Performance Benchmarks of Serial and Parallel loops in R

3 min readJul 24, 2016

Recently and only recently, I have been exposed to large data structures, objects like data frames that are as big as 100MB in size (if you don’t know, you can find out the size of an object with object.size). When you come from another background to R, you are mostly used to for loops or foreach loops, however I have come across the beauty of expressiveness of lapply loops however the apply functions are generally slow, but in this post I’ll show you some ways to boost the performance of you loops in R.

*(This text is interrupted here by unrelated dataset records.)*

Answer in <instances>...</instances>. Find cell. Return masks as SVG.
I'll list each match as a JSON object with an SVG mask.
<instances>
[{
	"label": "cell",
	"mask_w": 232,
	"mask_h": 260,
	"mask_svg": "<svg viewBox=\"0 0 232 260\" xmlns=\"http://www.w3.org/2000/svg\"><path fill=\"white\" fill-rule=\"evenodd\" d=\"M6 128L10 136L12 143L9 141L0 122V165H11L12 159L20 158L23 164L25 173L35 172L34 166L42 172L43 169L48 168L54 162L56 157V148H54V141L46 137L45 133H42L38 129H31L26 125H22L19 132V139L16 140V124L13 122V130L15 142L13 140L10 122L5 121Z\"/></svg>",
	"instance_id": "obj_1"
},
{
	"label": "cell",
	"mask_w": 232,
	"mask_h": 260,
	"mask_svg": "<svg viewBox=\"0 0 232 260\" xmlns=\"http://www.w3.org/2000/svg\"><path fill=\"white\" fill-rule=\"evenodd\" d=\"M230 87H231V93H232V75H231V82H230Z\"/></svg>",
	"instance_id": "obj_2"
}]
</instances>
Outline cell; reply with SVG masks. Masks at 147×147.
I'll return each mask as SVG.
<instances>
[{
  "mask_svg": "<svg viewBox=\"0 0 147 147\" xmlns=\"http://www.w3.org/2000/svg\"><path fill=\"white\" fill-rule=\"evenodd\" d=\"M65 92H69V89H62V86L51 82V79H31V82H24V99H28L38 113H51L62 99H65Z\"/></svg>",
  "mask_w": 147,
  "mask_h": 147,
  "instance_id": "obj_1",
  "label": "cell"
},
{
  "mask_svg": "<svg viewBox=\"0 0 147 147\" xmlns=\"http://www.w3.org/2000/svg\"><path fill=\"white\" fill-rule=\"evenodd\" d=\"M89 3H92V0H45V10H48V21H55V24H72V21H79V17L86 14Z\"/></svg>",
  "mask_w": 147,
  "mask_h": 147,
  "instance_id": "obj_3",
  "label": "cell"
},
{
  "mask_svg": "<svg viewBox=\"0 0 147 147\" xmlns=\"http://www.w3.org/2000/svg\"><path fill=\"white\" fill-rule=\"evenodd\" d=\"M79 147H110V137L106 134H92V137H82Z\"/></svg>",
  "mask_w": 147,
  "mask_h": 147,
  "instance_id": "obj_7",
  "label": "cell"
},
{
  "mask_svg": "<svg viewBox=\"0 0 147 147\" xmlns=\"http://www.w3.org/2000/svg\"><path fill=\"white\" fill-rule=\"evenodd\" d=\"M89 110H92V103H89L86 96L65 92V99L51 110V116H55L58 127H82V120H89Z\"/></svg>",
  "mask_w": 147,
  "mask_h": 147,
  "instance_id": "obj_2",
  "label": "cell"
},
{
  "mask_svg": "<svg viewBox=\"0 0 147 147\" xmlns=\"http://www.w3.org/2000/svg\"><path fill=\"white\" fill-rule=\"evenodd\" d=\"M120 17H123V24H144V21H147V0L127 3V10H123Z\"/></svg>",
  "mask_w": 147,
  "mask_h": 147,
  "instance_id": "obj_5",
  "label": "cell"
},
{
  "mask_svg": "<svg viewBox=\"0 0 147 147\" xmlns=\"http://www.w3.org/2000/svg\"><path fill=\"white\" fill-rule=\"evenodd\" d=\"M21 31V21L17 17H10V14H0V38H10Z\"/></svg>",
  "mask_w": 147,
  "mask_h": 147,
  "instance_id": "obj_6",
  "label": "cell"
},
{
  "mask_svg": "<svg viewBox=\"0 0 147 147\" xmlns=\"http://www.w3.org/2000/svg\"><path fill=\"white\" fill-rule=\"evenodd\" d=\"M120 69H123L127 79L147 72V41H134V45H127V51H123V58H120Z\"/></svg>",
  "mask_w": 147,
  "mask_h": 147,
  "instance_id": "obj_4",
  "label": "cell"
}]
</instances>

Note: The reason for using doParallel package in this post (and not the parallel package) is that the older parallel package, parallelization was not working entirely on Windows and you had to write different code for it to work. The doParallel package is trying to make it happen on all platforms: UNIX, LINUX and WINDOWS, so it’s a pretty decent wrapper.

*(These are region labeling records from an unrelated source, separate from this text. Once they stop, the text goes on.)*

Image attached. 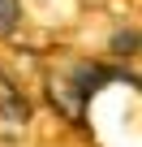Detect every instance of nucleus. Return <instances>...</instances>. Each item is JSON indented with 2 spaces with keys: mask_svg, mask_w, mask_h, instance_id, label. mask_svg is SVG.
I'll use <instances>...</instances> for the list:
<instances>
[{
  "mask_svg": "<svg viewBox=\"0 0 142 147\" xmlns=\"http://www.w3.org/2000/svg\"><path fill=\"white\" fill-rule=\"evenodd\" d=\"M103 82V69H95V65H73V69H65V74H56L52 78V100H56V108L65 113V117H82V108H86V100H91V91Z\"/></svg>",
  "mask_w": 142,
  "mask_h": 147,
  "instance_id": "f257e3e1",
  "label": "nucleus"
},
{
  "mask_svg": "<svg viewBox=\"0 0 142 147\" xmlns=\"http://www.w3.org/2000/svg\"><path fill=\"white\" fill-rule=\"evenodd\" d=\"M17 22V0H0V35H9Z\"/></svg>",
  "mask_w": 142,
  "mask_h": 147,
  "instance_id": "f03ea898",
  "label": "nucleus"
},
{
  "mask_svg": "<svg viewBox=\"0 0 142 147\" xmlns=\"http://www.w3.org/2000/svg\"><path fill=\"white\" fill-rule=\"evenodd\" d=\"M116 52H133V35H121L116 39Z\"/></svg>",
  "mask_w": 142,
  "mask_h": 147,
  "instance_id": "7ed1b4c3",
  "label": "nucleus"
}]
</instances>
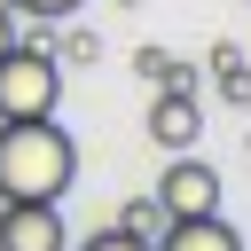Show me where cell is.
Wrapping results in <instances>:
<instances>
[{"instance_id":"8992f818","label":"cell","mask_w":251,"mask_h":251,"mask_svg":"<svg viewBox=\"0 0 251 251\" xmlns=\"http://www.w3.org/2000/svg\"><path fill=\"white\" fill-rule=\"evenodd\" d=\"M149 251H243V235L220 220V212H196V220H165V235Z\"/></svg>"},{"instance_id":"3957f363","label":"cell","mask_w":251,"mask_h":251,"mask_svg":"<svg viewBox=\"0 0 251 251\" xmlns=\"http://www.w3.org/2000/svg\"><path fill=\"white\" fill-rule=\"evenodd\" d=\"M157 204H165V220H196V212H220V173L196 157V149H180L165 173H157V188H149Z\"/></svg>"},{"instance_id":"8fae6325","label":"cell","mask_w":251,"mask_h":251,"mask_svg":"<svg viewBox=\"0 0 251 251\" xmlns=\"http://www.w3.org/2000/svg\"><path fill=\"white\" fill-rule=\"evenodd\" d=\"M78 251H149V243H133V235H126V227H102V235H86V243H78Z\"/></svg>"},{"instance_id":"9c48e42d","label":"cell","mask_w":251,"mask_h":251,"mask_svg":"<svg viewBox=\"0 0 251 251\" xmlns=\"http://www.w3.org/2000/svg\"><path fill=\"white\" fill-rule=\"evenodd\" d=\"M212 71H220V94H227V102H251V63H243L235 47H212Z\"/></svg>"},{"instance_id":"6da1fadb","label":"cell","mask_w":251,"mask_h":251,"mask_svg":"<svg viewBox=\"0 0 251 251\" xmlns=\"http://www.w3.org/2000/svg\"><path fill=\"white\" fill-rule=\"evenodd\" d=\"M78 180V141L55 118H0V204H55Z\"/></svg>"},{"instance_id":"30bf717a","label":"cell","mask_w":251,"mask_h":251,"mask_svg":"<svg viewBox=\"0 0 251 251\" xmlns=\"http://www.w3.org/2000/svg\"><path fill=\"white\" fill-rule=\"evenodd\" d=\"M47 55L71 71V63H94V55H102V39H94V31H63V39H47Z\"/></svg>"},{"instance_id":"5bb4252c","label":"cell","mask_w":251,"mask_h":251,"mask_svg":"<svg viewBox=\"0 0 251 251\" xmlns=\"http://www.w3.org/2000/svg\"><path fill=\"white\" fill-rule=\"evenodd\" d=\"M0 212H8V204H0Z\"/></svg>"},{"instance_id":"7c38bea8","label":"cell","mask_w":251,"mask_h":251,"mask_svg":"<svg viewBox=\"0 0 251 251\" xmlns=\"http://www.w3.org/2000/svg\"><path fill=\"white\" fill-rule=\"evenodd\" d=\"M78 0H16V16H39V24H63Z\"/></svg>"},{"instance_id":"5b68a950","label":"cell","mask_w":251,"mask_h":251,"mask_svg":"<svg viewBox=\"0 0 251 251\" xmlns=\"http://www.w3.org/2000/svg\"><path fill=\"white\" fill-rule=\"evenodd\" d=\"M0 251H63V212L55 204H8L0 212Z\"/></svg>"},{"instance_id":"4fadbf2b","label":"cell","mask_w":251,"mask_h":251,"mask_svg":"<svg viewBox=\"0 0 251 251\" xmlns=\"http://www.w3.org/2000/svg\"><path fill=\"white\" fill-rule=\"evenodd\" d=\"M8 47H16V24H8V8H0V55H8Z\"/></svg>"},{"instance_id":"7a4b0ae2","label":"cell","mask_w":251,"mask_h":251,"mask_svg":"<svg viewBox=\"0 0 251 251\" xmlns=\"http://www.w3.org/2000/svg\"><path fill=\"white\" fill-rule=\"evenodd\" d=\"M63 102V63L47 55V39H16L0 55V118H55Z\"/></svg>"},{"instance_id":"ba28073f","label":"cell","mask_w":251,"mask_h":251,"mask_svg":"<svg viewBox=\"0 0 251 251\" xmlns=\"http://www.w3.org/2000/svg\"><path fill=\"white\" fill-rule=\"evenodd\" d=\"M133 71H141L149 86H188V78H196V71H188L180 55H165V47H141V55H133Z\"/></svg>"},{"instance_id":"52a82bcc","label":"cell","mask_w":251,"mask_h":251,"mask_svg":"<svg viewBox=\"0 0 251 251\" xmlns=\"http://www.w3.org/2000/svg\"><path fill=\"white\" fill-rule=\"evenodd\" d=\"M118 227H126L133 243H157V235H165V204H157V196H126V212H118Z\"/></svg>"},{"instance_id":"277c9868","label":"cell","mask_w":251,"mask_h":251,"mask_svg":"<svg viewBox=\"0 0 251 251\" xmlns=\"http://www.w3.org/2000/svg\"><path fill=\"white\" fill-rule=\"evenodd\" d=\"M196 133H204V102H196L188 86H157V102H149V141H157L165 157H180V149H196Z\"/></svg>"}]
</instances>
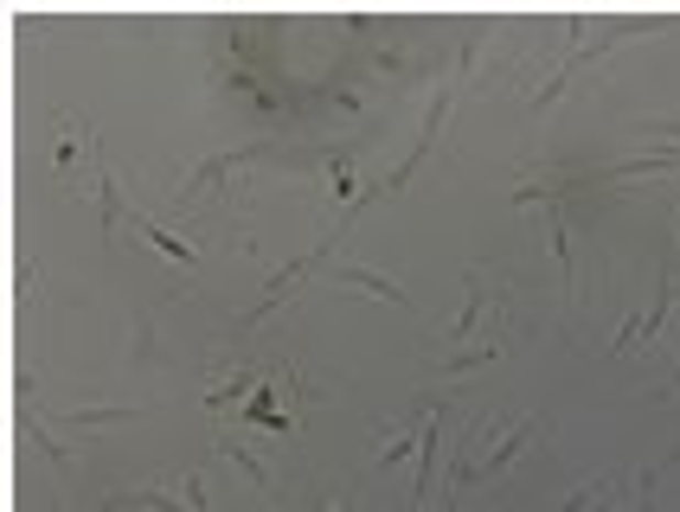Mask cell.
Returning <instances> with one entry per match:
<instances>
[{
	"label": "cell",
	"instance_id": "cell-1",
	"mask_svg": "<svg viewBox=\"0 0 680 512\" xmlns=\"http://www.w3.org/2000/svg\"><path fill=\"white\" fill-rule=\"evenodd\" d=\"M533 436H539V423H533V416H520V423H507V436L494 442V455L482 461V468H475V480H494L501 468H507V461H514V455H520V448H527Z\"/></svg>",
	"mask_w": 680,
	"mask_h": 512
},
{
	"label": "cell",
	"instance_id": "cell-2",
	"mask_svg": "<svg viewBox=\"0 0 680 512\" xmlns=\"http://www.w3.org/2000/svg\"><path fill=\"white\" fill-rule=\"evenodd\" d=\"M437 442H443V416L430 410V416H424V442H417V487H412V512H424V493H430V461H437Z\"/></svg>",
	"mask_w": 680,
	"mask_h": 512
},
{
	"label": "cell",
	"instance_id": "cell-3",
	"mask_svg": "<svg viewBox=\"0 0 680 512\" xmlns=\"http://www.w3.org/2000/svg\"><path fill=\"white\" fill-rule=\"evenodd\" d=\"M489 314H494L489 276H482V269H469V314H462V321H456V327H450V340H469V333L482 327V321H489Z\"/></svg>",
	"mask_w": 680,
	"mask_h": 512
},
{
	"label": "cell",
	"instance_id": "cell-4",
	"mask_svg": "<svg viewBox=\"0 0 680 512\" xmlns=\"http://www.w3.org/2000/svg\"><path fill=\"white\" fill-rule=\"evenodd\" d=\"M219 448H226L231 461H238V468H244V480H251V487H264V493H276V480H270V468H264V461H257V455H251V448H244V442L219 436Z\"/></svg>",
	"mask_w": 680,
	"mask_h": 512
},
{
	"label": "cell",
	"instance_id": "cell-5",
	"mask_svg": "<svg viewBox=\"0 0 680 512\" xmlns=\"http://www.w3.org/2000/svg\"><path fill=\"white\" fill-rule=\"evenodd\" d=\"M135 224H142V237H149L154 251L167 256V263H193V244H180V237H174L167 224H154V219H135Z\"/></svg>",
	"mask_w": 680,
	"mask_h": 512
},
{
	"label": "cell",
	"instance_id": "cell-6",
	"mask_svg": "<svg viewBox=\"0 0 680 512\" xmlns=\"http://www.w3.org/2000/svg\"><path fill=\"white\" fill-rule=\"evenodd\" d=\"M340 282H353V289H373V294H385L392 308H405V289H398V282H385V276H373V269H340Z\"/></svg>",
	"mask_w": 680,
	"mask_h": 512
},
{
	"label": "cell",
	"instance_id": "cell-7",
	"mask_svg": "<svg viewBox=\"0 0 680 512\" xmlns=\"http://www.w3.org/2000/svg\"><path fill=\"white\" fill-rule=\"evenodd\" d=\"M116 416H129V410H58V423H77V430H103Z\"/></svg>",
	"mask_w": 680,
	"mask_h": 512
},
{
	"label": "cell",
	"instance_id": "cell-8",
	"mask_svg": "<svg viewBox=\"0 0 680 512\" xmlns=\"http://www.w3.org/2000/svg\"><path fill=\"white\" fill-rule=\"evenodd\" d=\"M494 359V340L489 346H475V353H456V359H443V371H469V366H489Z\"/></svg>",
	"mask_w": 680,
	"mask_h": 512
},
{
	"label": "cell",
	"instance_id": "cell-9",
	"mask_svg": "<svg viewBox=\"0 0 680 512\" xmlns=\"http://www.w3.org/2000/svg\"><path fill=\"white\" fill-rule=\"evenodd\" d=\"M26 294H33V263L20 256V269H13V308H26Z\"/></svg>",
	"mask_w": 680,
	"mask_h": 512
}]
</instances>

Case: Calculating Prime Numbers

Let’s imagine that we are computing prime numbers of 10 up to 100000 using the following function:

getPrimeNumbers <- function(n) {  
   n <- as.integer(n)
   if(n > 1e6) stop("n too large")
   primes <- rep(TRUE, n)
   primes[1] <- FALSE
   last.prime <- 2L
   for(i in last.prime:floor(sqrt(n)))
   {
      primes[seq.int(2L*last.prime, n, last.prime)] <- FALSE
      last.prime <- last.prime + min(which(primes[(last.prime+1):n]))
   }
   which(primes)
}

The function is taken from:http://stackoverflow.com/questions/3789968/generate-a-list-of-primes-in-r-up-to-a-certain-number

Now let’s see the code for each type of loops and finally compare the runtime performance in each loop type and how they perform.

for (serial)

This is one way of achieving our goal using a for loop:

result <- c()  
index <- 10:100000  
for (i in index) {  
  result[[i]] <- getPrimeNumbers(i)
}

The for loop finished in 55.4708 seconds in average of 10 runs.

lapply (serial)

Now let’s look at lapply:

index <- 10:100000  
result <- lapply(index, getPrimeNumbers(prime))

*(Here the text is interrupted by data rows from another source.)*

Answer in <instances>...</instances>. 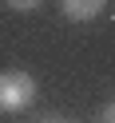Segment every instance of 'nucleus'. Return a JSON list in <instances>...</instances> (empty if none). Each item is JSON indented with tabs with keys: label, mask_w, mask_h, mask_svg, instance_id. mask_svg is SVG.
<instances>
[{
	"label": "nucleus",
	"mask_w": 115,
	"mask_h": 123,
	"mask_svg": "<svg viewBox=\"0 0 115 123\" xmlns=\"http://www.w3.org/2000/svg\"><path fill=\"white\" fill-rule=\"evenodd\" d=\"M32 99H36V75L20 68L0 72V111L4 115H20L24 107H32Z\"/></svg>",
	"instance_id": "nucleus-1"
},
{
	"label": "nucleus",
	"mask_w": 115,
	"mask_h": 123,
	"mask_svg": "<svg viewBox=\"0 0 115 123\" xmlns=\"http://www.w3.org/2000/svg\"><path fill=\"white\" fill-rule=\"evenodd\" d=\"M107 8V0H64V16L83 24V20H95L99 12Z\"/></svg>",
	"instance_id": "nucleus-2"
},
{
	"label": "nucleus",
	"mask_w": 115,
	"mask_h": 123,
	"mask_svg": "<svg viewBox=\"0 0 115 123\" xmlns=\"http://www.w3.org/2000/svg\"><path fill=\"white\" fill-rule=\"evenodd\" d=\"M99 119H103V123H115V99H111V103H103V107H99Z\"/></svg>",
	"instance_id": "nucleus-4"
},
{
	"label": "nucleus",
	"mask_w": 115,
	"mask_h": 123,
	"mask_svg": "<svg viewBox=\"0 0 115 123\" xmlns=\"http://www.w3.org/2000/svg\"><path fill=\"white\" fill-rule=\"evenodd\" d=\"M4 4H8L12 12H32L36 4H40V0H4Z\"/></svg>",
	"instance_id": "nucleus-3"
}]
</instances>
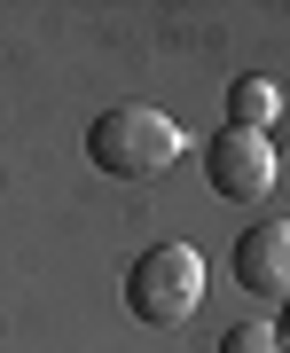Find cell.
Instances as JSON below:
<instances>
[{"label": "cell", "instance_id": "cell-1", "mask_svg": "<svg viewBox=\"0 0 290 353\" xmlns=\"http://www.w3.org/2000/svg\"><path fill=\"white\" fill-rule=\"evenodd\" d=\"M180 150H189V141H180L173 110H157V102H110L87 126V157H94V173H110V181H157V173H173Z\"/></svg>", "mask_w": 290, "mask_h": 353}, {"label": "cell", "instance_id": "cell-5", "mask_svg": "<svg viewBox=\"0 0 290 353\" xmlns=\"http://www.w3.org/2000/svg\"><path fill=\"white\" fill-rule=\"evenodd\" d=\"M275 118H282V87H275V79H236V87H227V118H220V126H243V134H267V126H275Z\"/></svg>", "mask_w": 290, "mask_h": 353}, {"label": "cell", "instance_id": "cell-6", "mask_svg": "<svg viewBox=\"0 0 290 353\" xmlns=\"http://www.w3.org/2000/svg\"><path fill=\"white\" fill-rule=\"evenodd\" d=\"M220 353H275V322H227Z\"/></svg>", "mask_w": 290, "mask_h": 353}, {"label": "cell", "instance_id": "cell-2", "mask_svg": "<svg viewBox=\"0 0 290 353\" xmlns=\"http://www.w3.org/2000/svg\"><path fill=\"white\" fill-rule=\"evenodd\" d=\"M204 306V252L196 243H149L126 267V314L149 330H180Z\"/></svg>", "mask_w": 290, "mask_h": 353}, {"label": "cell", "instance_id": "cell-7", "mask_svg": "<svg viewBox=\"0 0 290 353\" xmlns=\"http://www.w3.org/2000/svg\"><path fill=\"white\" fill-rule=\"evenodd\" d=\"M275 353H290V299H282V322H275Z\"/></svg>", "mask_w": 290, "mask_h": 353}, {"label": "cell", "instance_id": "cell-3", "mask_svg": "<svg viewBox=\"0 0 290 353\" xmlns=\"http://www.w3.org/2000/svg\"><path fill=\"white\" fill-rule=\"evenodd\" d=\"M275 173H282V157H275L267 134L220 126L212 141H204V181H212V196H227V204H259L267 189H275Z\"/></svg>", "mask_w": 290, "mask_h": 353}, {"label": "cell", "instance_id": "cell-4", "mask_svg": "<svg viewBox=\"0 0 290 353\" xmlns=\"http://www.w3.org/2000/svg\"><path fill=\"white\" fill-rule=\"evenodd\" d=\"M227 275L251 299H290V220H251L227 252Z\"/></svg>", "mask_w": 290, "mask_h": 353}]
</instances>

lapply ran on average in 57.00911. you might also agree that it makes your code much more beautiful. This is no secret that the apply function is slower in R than native for or for each loops.

doParallel::parLapply

Now let’s go parallel and use doParallel’s parLapply:

library(doParallel)  
no_cores <- detectCores() - 1  
registerDoParallel(cores=no_cores)  
cl <- makeCluster(no_cores, type="FORK")  
result <- parLapply(cl, 10:10000, getPrimeNumbers)  
stopCluster(cl)

The same loop took only 19.38573 in 10 runs. Now, remember that detectCores() finds how many cores you have on your CPU and just to be safe, I used one less core. Also, make sure to invoke stopCluster so you free-up resources.

doParallel::foreach

Now let’s do the same using doParallel’s foreach:

library(doParallel)  
no_cores <- detectCores() - 1  
cl <- makeCluster(no_cores, type="FORK")  
registerDoParallel(cl)  
result <- foreach(i=10:10000) %dopar% getPrimeNumbers(i)

doParallel.foreach is very fast. The loop only took 14.87837 seconds on average of 10 runs!

doParallel::mclapply

The last function I am going to show-case is the easy-to-use but not-very-impressive, mclapply from doParallel:

library(doParallel)  
cores <- detectCores() - 1  
mclapply(10:10000, getPrimeNumbers, mc.cores=cores)

Although you don’t need to create clusters like other functions of doParallel package (foreach or parLapply), it runs on average in 42.62276 seconds, slightly better than the serial for loop while using more cores which turns out to be inefficient in this case.

Results

Now let’s visualize the result using the amazing ggplot2 so that we can see it in a more humanly understandable ways:

as you can see, our winner(s) are the doParallel’s parLapply and foreach. They both reduce runtime less than 50% which is considered a great improvement.